TASK DESCRIPTION
With the pictures left out, reproduce exactly the lines from the one containing "Vit linnetopp med" through the final line of the entries.

MATERIALS PROVIDED
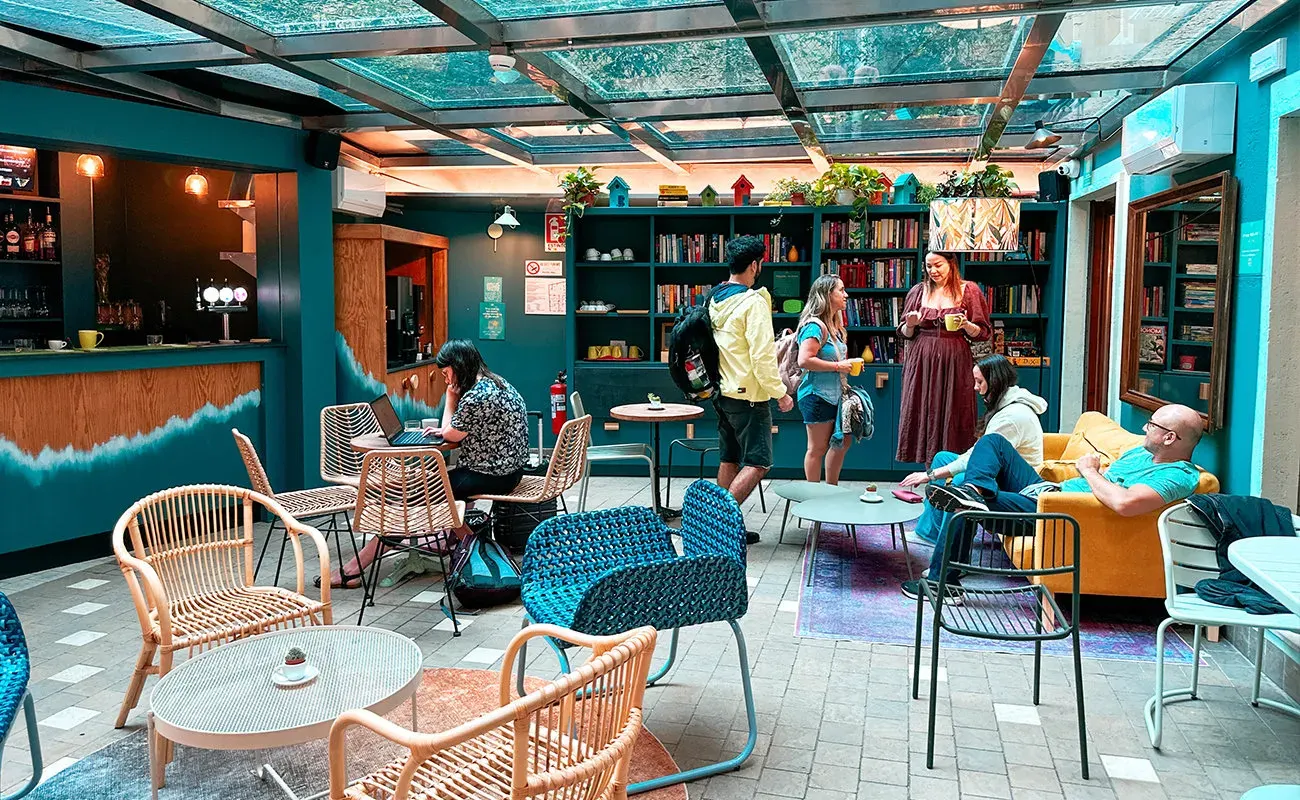 The glass-roofed lounge and bar of the hostel, with rattan chairs, bookshelves and guests chatting at small tables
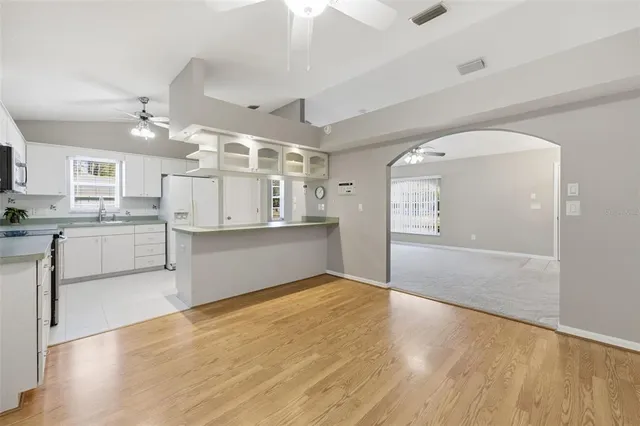 an empty room with windows and fan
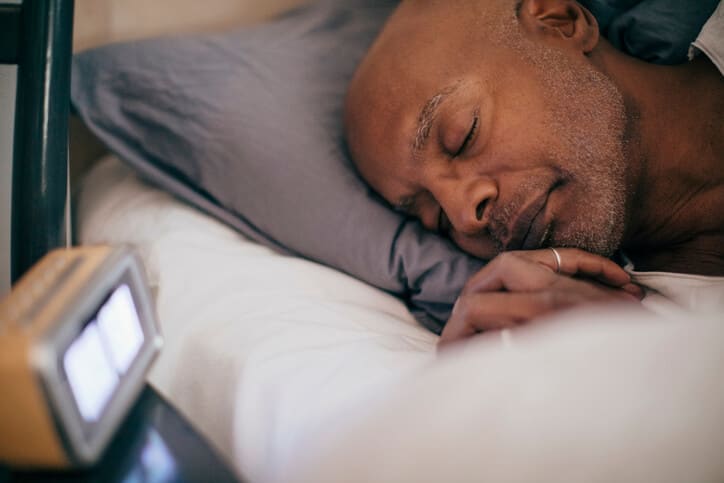 Man sleeps soundly in bed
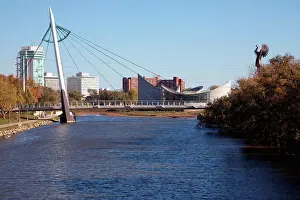 Kansas Prints: USA, Kansas, Wichita, Riverfront Pedestrian Bridge over Arkansas River with Keeper of Plains sculpture on right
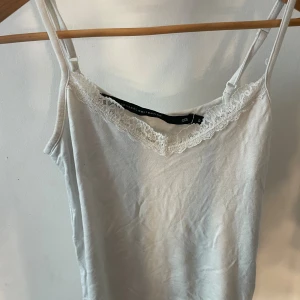 Vit linnetopp med spets från 157 - Säljer en vit linnetopp från 157 med tunna axelband och v-ringning dekorerad med spets. Toppen är enkel och stilren, perfekt att matcha med jeans eller kjol. Materialet känns mjukt och lätt mot huden. Använd 2 gånger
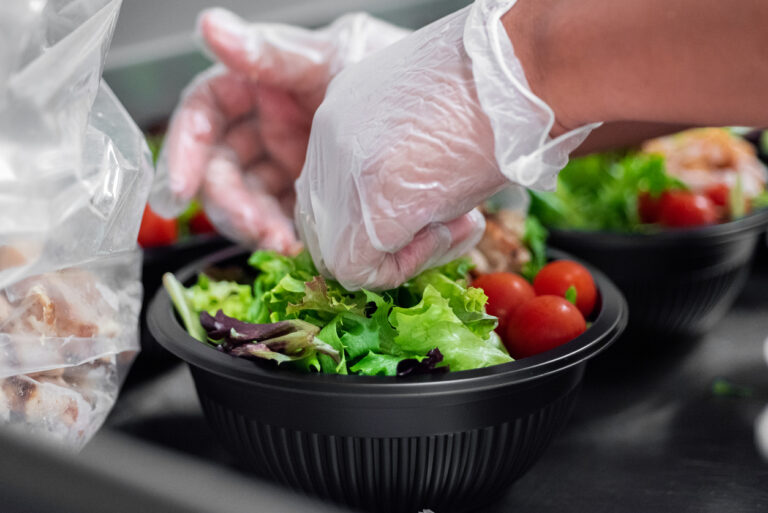 Gloved hands prepping a salad to-go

TASK ANSWER
 Vit linnetopp med spets från 157 - Säljer en vit linnetopp från 157 med tunna axelband och v-ringning dekorerad med spets. Toppen är enkel och stilren, perfekt att matcha med jeans eller kjol. Materialet känns mjukt och lätt mot huden. Använd 2 gånger
 Gloved hands prepping a salad to-go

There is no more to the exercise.